__THE PROBLEM__: Every record below must be returned exactly as it was received.

__SUPPLIED DATA__:
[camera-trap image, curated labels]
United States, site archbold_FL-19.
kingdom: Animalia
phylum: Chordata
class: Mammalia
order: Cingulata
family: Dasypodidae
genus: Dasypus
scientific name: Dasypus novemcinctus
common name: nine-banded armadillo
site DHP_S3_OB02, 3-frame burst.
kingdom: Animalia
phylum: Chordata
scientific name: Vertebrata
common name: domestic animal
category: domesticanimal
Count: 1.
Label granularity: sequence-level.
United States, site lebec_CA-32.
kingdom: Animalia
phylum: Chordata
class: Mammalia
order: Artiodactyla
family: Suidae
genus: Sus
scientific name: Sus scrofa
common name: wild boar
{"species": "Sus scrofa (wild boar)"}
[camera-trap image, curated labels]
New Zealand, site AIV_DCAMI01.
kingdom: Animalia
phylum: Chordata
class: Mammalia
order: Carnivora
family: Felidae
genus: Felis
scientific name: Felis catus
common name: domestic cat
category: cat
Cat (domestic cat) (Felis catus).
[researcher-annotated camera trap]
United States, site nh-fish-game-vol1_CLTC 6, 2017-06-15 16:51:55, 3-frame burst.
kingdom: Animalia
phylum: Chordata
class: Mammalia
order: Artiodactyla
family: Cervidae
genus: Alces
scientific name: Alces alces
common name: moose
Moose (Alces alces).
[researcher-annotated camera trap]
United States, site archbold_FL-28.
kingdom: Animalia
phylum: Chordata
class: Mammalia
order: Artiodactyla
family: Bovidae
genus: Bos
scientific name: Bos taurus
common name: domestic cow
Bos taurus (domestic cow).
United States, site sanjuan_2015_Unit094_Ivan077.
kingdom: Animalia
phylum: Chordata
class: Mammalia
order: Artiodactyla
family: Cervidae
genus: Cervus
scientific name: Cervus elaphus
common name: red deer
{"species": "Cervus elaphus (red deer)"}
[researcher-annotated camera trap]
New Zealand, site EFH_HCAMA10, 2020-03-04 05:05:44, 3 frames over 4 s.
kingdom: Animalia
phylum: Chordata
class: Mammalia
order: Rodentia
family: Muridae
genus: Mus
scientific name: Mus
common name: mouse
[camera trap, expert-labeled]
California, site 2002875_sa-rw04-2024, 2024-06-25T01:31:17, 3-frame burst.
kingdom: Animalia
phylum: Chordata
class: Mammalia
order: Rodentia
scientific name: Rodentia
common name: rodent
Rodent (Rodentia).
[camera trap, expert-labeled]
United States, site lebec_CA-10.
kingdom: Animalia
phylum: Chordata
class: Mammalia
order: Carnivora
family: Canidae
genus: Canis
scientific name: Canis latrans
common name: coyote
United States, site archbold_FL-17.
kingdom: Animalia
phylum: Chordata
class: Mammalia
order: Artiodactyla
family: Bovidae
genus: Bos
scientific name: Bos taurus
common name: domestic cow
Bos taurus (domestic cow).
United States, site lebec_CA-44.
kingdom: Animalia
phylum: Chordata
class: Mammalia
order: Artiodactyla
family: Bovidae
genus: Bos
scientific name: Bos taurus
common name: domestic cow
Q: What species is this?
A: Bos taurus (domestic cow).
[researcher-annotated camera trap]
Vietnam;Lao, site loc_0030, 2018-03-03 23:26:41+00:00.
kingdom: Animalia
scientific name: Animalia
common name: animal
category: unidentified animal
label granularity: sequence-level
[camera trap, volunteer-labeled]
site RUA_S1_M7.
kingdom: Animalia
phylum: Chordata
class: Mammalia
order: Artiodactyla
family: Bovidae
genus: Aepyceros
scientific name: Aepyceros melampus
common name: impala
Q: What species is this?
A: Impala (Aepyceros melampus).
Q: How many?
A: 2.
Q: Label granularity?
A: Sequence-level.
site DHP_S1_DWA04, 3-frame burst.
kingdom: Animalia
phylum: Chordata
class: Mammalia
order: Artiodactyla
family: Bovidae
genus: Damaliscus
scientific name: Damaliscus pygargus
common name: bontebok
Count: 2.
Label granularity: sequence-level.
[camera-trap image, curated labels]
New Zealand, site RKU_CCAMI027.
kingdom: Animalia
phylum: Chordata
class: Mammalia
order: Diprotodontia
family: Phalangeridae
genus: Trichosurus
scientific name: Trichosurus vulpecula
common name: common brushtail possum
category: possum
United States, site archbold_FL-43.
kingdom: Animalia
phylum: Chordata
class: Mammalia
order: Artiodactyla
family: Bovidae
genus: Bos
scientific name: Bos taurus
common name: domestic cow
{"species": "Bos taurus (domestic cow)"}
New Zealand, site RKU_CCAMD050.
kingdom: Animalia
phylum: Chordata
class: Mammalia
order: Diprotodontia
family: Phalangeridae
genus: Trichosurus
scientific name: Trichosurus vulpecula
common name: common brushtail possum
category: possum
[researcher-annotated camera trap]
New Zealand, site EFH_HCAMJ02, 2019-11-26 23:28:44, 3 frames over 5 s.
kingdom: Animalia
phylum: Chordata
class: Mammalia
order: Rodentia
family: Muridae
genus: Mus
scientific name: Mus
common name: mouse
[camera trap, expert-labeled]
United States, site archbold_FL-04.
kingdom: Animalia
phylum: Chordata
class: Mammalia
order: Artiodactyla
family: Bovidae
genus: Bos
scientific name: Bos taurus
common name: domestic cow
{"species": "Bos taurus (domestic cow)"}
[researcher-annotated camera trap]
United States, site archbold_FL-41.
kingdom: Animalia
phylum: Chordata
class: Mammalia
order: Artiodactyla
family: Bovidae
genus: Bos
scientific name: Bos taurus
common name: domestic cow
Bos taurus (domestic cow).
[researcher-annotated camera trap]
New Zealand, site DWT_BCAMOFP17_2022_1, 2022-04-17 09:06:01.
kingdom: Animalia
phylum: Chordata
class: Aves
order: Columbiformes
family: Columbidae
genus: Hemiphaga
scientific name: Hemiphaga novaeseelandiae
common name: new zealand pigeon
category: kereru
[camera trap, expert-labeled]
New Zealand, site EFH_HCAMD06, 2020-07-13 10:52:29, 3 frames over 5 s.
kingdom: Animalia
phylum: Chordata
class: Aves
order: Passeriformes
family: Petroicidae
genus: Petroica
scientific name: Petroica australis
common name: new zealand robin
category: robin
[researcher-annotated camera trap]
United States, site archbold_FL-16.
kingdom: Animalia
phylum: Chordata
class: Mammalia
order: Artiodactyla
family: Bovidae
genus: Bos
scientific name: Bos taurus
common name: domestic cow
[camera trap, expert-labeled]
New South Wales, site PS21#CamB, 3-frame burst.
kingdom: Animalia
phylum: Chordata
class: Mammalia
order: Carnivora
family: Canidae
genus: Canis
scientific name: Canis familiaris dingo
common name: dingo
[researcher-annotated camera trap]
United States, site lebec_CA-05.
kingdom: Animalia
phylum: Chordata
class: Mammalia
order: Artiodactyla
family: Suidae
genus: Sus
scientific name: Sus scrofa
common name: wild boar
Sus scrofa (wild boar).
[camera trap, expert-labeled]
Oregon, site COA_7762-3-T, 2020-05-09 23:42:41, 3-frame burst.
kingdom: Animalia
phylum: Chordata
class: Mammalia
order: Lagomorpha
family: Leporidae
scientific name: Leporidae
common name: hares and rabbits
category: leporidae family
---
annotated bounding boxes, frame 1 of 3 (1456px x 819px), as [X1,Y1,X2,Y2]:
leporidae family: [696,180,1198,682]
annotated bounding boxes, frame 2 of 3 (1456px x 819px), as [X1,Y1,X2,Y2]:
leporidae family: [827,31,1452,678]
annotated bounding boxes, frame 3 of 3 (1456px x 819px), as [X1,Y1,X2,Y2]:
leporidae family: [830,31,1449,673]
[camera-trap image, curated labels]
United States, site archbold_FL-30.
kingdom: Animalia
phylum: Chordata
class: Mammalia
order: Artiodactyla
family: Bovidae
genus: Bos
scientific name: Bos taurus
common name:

__WRITTEN SOLUTION__:
[camera-trap image, curated labels]
United States, site archbold_FL-19.
kingdom: Animalia
phylum: Chordata
class: Mammalia
order: Cingulata
family: Dasypodidae
genus: Dasypus
scientific name: Dasypus novemcinctus
common name: nine-banded armadillo
site DHP_S3_OB02, 3-frame burst.
kingdom: Animalia
phylum: Chordata
scientific name: Vertebrata
common name: domestic animal
category: domesticanimal
Count: 1.
Label granularity: sequence-level.
United States, site lebec_CA-32.
kingdom: Animalia
phylum: Chordata
class: Mammalia
order: Artiodactyla
family: Suidae
genus: Sus
scientific name: Sus scrofa
common name: wild boar
{"species": "Sus scrofa (wild boar)"}
[camera-trap image, curated labels]
New Zealand, site AIV_DCAMI01.
kingdom: Animalia
phylum: Chordata
class: Mammalia
order: Carnivora
family: Felidae
genus: Felis
scientific name: Felis catus
common name: domestic cat
category: cat
Cat (domestic cat) (Felis catus).
[researcher-annotated camera trap]
United States, site nh-fish-game-vol1_CLTC 6, 2017-06-15 16:51:55, 3-frame burst.
kingdom: Animalia
phylum: Chordata
class: Mammalia
order: Artiodactyla
family: Cervidae
genus: Alces
scientific name: Alces alces
common name: moose
Moose (Alces alces).
[researcher-annotated camera trap]
United States, site archbold_FL-28.
kingdom: Animalia
phylum: Chordata
class: Mammalia
order: Artiodactyla
family: Bovidae
genus: Bos
scientific name: Bos taurus
common name: domestic cow
Bos taurus (domestic cow).
United States, site sanjuan_2015_Unit094_Ivan077.
kingdom: Animalia
phylum: Chordata
class: Mammalia
order: Artiodactyla
family: Cervidae
genus: Cervus
scientific name: Cervus elaphus
common name: red deer
{"species": "Cervus elaphus (red deer)"}
[researcher-annotated camera trap]
New Zealand, site EFH_HCAMA10, 2020-03-04 05:05:44, 3 frames over 4 s.
kingdom: Animalia
phylum: Chordata
class: Mammalia
order: Rodentia
family: Muridae
genus: Mus
scientific name: Mus
common name: mouse
[camera trap, expert-labeled]
California, site 2002875_sa-rw04-2024, 2024-06-25T01:31:17, 3-frame burst.
kingdom: Animalia
phylum: Chordata
class: Mammalia
order: Rodentia
scientific name: Rodentia
common name: rodent
Rodent (Rodentia).
[camera trap, expert-labeled]
United States, site lebec_CA-10.
kingdom: Animalia
phylum: Chordata
class: Mammalia
order: Carnivora
family: Canidae
genus: Canis
scientific name: Canis latrans
common name: coyote
United States, site archbold_FL-17.
kingdom: Animalia
phylum: Chordata
class: Mammalia
order: Artiodactyla
family: Bovidae
genus: Bos
scientific name: Bos taurus
common name: domestic cow
Bos taurus (domestic cow).
United States, site lebec_CA-44.
kingdom: Animalia
phylum: Chordata
class: Mammalia
order: Artiodactyla
family: Bovidae
genus: Bos
scientific name: Bos taurus
common name: domestic cow
Q: What species is this?
A: Bos taurus (domestic cow).
[researcher-annotated camera trap]
Vietnam;Lao, site loc_0030, 2018-03-03 23:26:41+00:00.
kingdom: Animalia
scientific name: Animalia
common name: animal
category: unidentified animal
label granularity: sequence-level
[camera trap, volunteer-labeled]
site RUA_S1_M7.
kingdom: Animalia
phylum: Chordata
class: Mammalia
order: Artiodactyla
family: Bovidae
genus: Aepyceros
scientific name: Aepyceros melampus
common name: impala
Q: What species is this?
A: Impala (Aepyceros melampus).
Q: How many?
A: 2.
Q: Label granularity?
A: Sequence-level.
site DHP_S1_DWA04, 3-frame burst.
kingdom: Animalia
phylum: Chordata
class: Mammalia
order: Artiodactyla
family: Bovidae
genus: Damaliscus
scientific name: Damaliscus pygargus
common name: bontebok
Count: 2.
Label granularity: sequence-level.
[camera-trap image, curated labels]
New Zealand, site RKU_CCAMI027.
kingdom: Animalia
phylum: Chordata
class: Mammalia
order: Diprotodontia
family: Phalangeridae
genus: Trichosurus
scientific name: Trichosurus vulpecula
common name: common brushtail possum
category: possum
United States, site archbold_FL-43.
kingdom: Animalia
phylum: Chordata
class: Mammalia
order: Artiodactyla
family: Bovidae
genus: Bos
scientific name: Bos taurus
common name: domestic cow
{"species": "Bos taurus (domestic cow)"}
New Zealand, site RKU_CCAMD050.
kingdom: Animalia
phylum: Chordata
class: Mammalia
order: Diprotodontia
family: Phalangeridae
genus: Trichosurus
scientific name: Trichosurus vulpecula
common name: common brushtail possum
category: possum
[researcher-annotated camera trap]
New Zealand, site EFH_HCAMJ02, 2019-11-26 23:28:44, 3 frames over 5 s.
kingdom: Animalia
phylum: Chordata
class: Mammalia
order: Rodentia
family: Muridae
genus: Mus
scientific name: Mus
common name: mouse
[camera trap, expert-labeled]
United States, site archbold_FL-04.
kingdom: Animalia
phylum: Chordata
class: Mammalia
order: Artiodactyla
family: Bovidae
genus: Bos
scientific name: Bos taurus
common name: domestic cow
{"species": "Bos taurus (domestic cow)"}
[researcher-annotated camera trap]
United States, site archbold_FL-41.
kingdom: Animalia
phylum: Chordata
class: Mammalia
order: Artiodactyla
family: Bovidae
genus: Bos
scientific name: Bos taurus
common name: domestic cow
Bos taurus (domestic cow).
[researcher-annotated camera trap]
New Zealand, site DWT_BCAMOFP17_2022_1, 2022-04-17 09:06:01.
kingdom: Animalia
phylum: Chordata
class: Aves
order: Columbiformes
family: Columbidae
genus: Hemiphaga
scientific name: Hemiphaga novaeseelandiae
common name: new zealand pigeon
category: kereru
[camera trap, expert-labeled]
New Zealand, site EFH_HCAMD06, 2020-07-13 10:52:29, 3 frames over 5 s.
kingdom: Animalia
phylum: Chordata
class: Aves
order: Passeriformes
family: Petroicidae
genus: Petroica
scientific name: Petroica australis
common name: new zealand robin
category: robin
[researcher-annotated camera trap]
United States, site archbold_FL-16.
kingdom: Animalia
phylum: Chordata
class: Mammalia
order: Artiodactyla
family: Bovidae
genus: Bos
scientific name: Bos taurus
common name: domestic cow
[camera trap, expert-labeled]
New South Wales, site PS21#CamB, 3-frame burst.
kingdom: Animalia
phylum: Chordata
class: Mammalia
order: Carnivora
family: Canidae
genus: Canis
scientific name: Canis familiaris dingo
common name: dingo
[researcher-annotated camera trap]
United States, site lebec_CA-05.
kingdom: Animalia
phylum: Chordata
class: Mammalia
order: Artiodactyla
family: Suidae
genus: Sus
scientific name: Sus scrofa
common name: wild boar
Sus scrofa (wild boar).
[camera trap, expert-labeled]
Oregon, site COA_7762-3-T, 2020-05-09 23:42:41, 3-frame burst.
kingdom: Animalia
phylum: Chordata
class: Mammalia
order: Lagomorpha
family: Leporidae
scientific name: Leporidae
common name: hares and rabbits
category: leporidae family
---
annotated bounding boxes, frame 1 of 3 (1456px x 819px), as [X1,Y1,X2,Y2]:
leporidae family: [696,180,1198,682]
annotated bounding boxes, frame 2 of 3 (1456px x 819px), as [X1,Y1,X2,Y2]:
leporidae family: [827,31,1452,678]
annotated bounding boxes, frame 3 of 3 (1456px x 819px), as [X1,Y1,X2,Y2]:
leporidae family: [830,31,1449,673]
[camera-trap image, curated labels]
United States, site archbold_FL-30.
kingdom: Animalia
phylum: Chordata
class: Mammalia
order: Artiodactyla
family: Bovidae
genus: Bos
scientific name: Bos taurus
common name:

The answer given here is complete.